◆ TASK
Search the data for the word "name" and copy out every line that has it.

◆ RECORDED INFORMATION
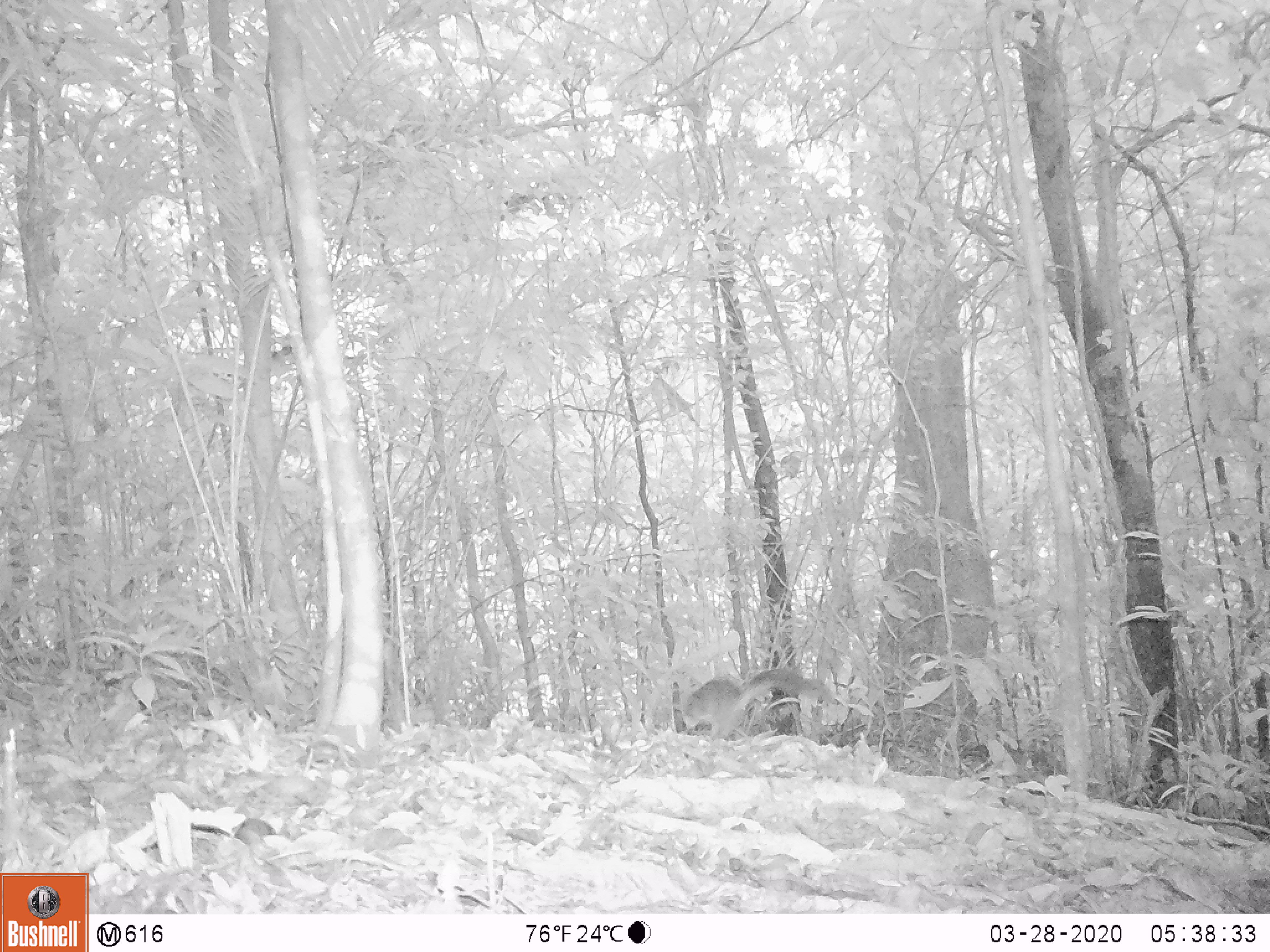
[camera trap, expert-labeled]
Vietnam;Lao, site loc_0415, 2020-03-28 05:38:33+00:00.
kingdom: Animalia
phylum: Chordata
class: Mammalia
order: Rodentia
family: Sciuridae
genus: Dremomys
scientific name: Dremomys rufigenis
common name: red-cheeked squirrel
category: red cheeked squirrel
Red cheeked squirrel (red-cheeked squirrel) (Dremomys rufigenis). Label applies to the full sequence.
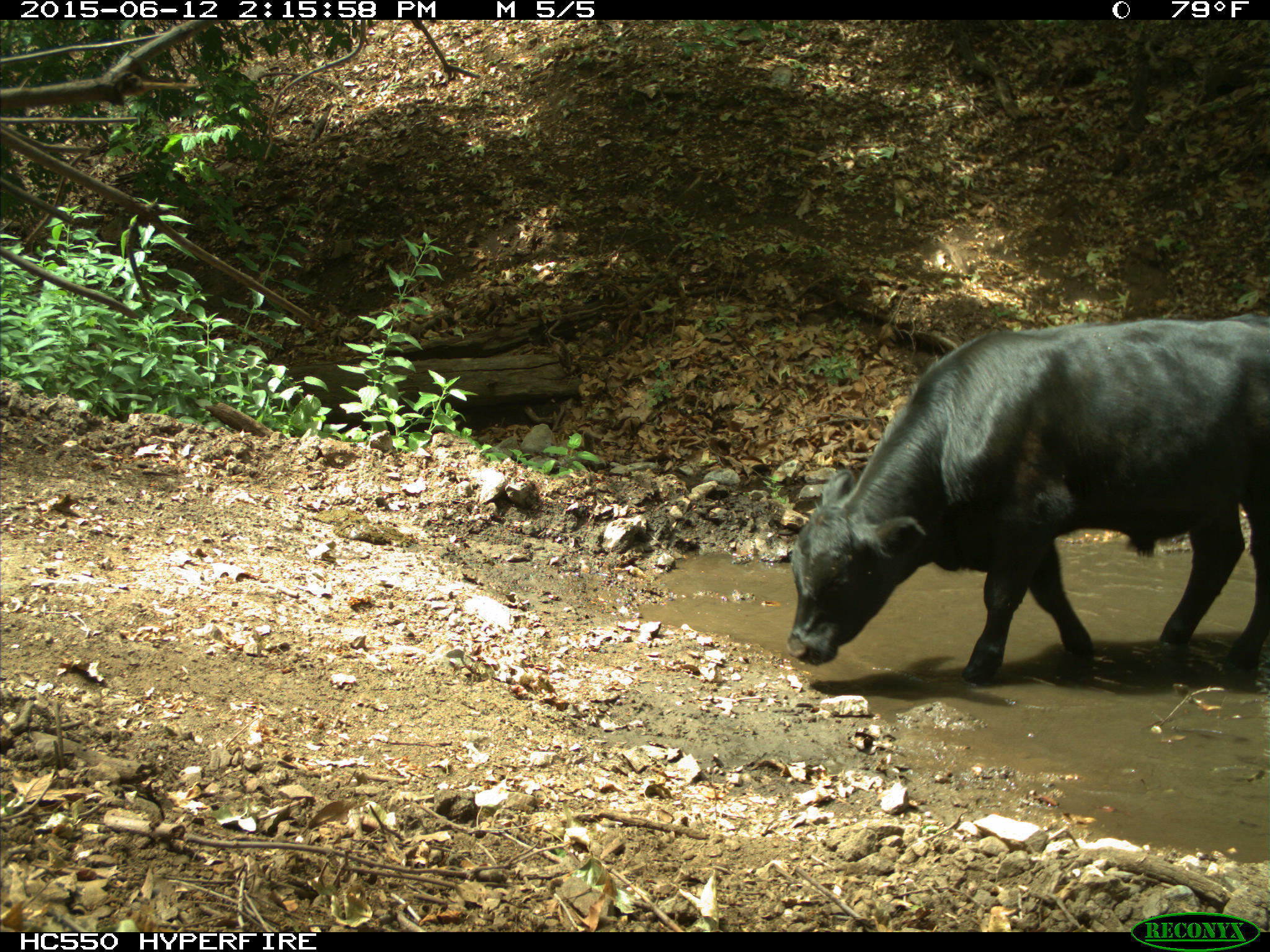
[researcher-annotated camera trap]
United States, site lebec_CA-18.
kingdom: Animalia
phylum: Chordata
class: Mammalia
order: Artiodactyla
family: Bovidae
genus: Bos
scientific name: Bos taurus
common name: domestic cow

◆ ANSWER FOR THE TASK
scientific name: Dremomys rufigenis
common name: red-cheeked squirrel
scientific name: Bos taurus
common name: domestic cow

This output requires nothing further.